What is expected: Return every line of the entries below that contains the word "sheep".

*** Given entries

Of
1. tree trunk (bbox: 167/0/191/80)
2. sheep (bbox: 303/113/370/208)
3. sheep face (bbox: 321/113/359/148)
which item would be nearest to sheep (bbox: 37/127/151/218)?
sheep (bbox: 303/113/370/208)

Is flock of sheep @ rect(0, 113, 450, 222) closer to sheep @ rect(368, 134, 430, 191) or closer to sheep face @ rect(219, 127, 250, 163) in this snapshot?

******

Result of this task:
2. sheep (bbox: 303/113/370/208)
3. sheep face (bbox: 321/113/359/148)
which item would be nearest to sheep (bbox: 37/127/151/218)?
sheep (bbox: 303/113/370/208)
Is flock of sheep @ rect(0, 113, 450, 222) closer to sheep @ rect(368, 134, 430, 191) or closer to sheep face @ rect(219, 127, 250, 163) in this snapshot?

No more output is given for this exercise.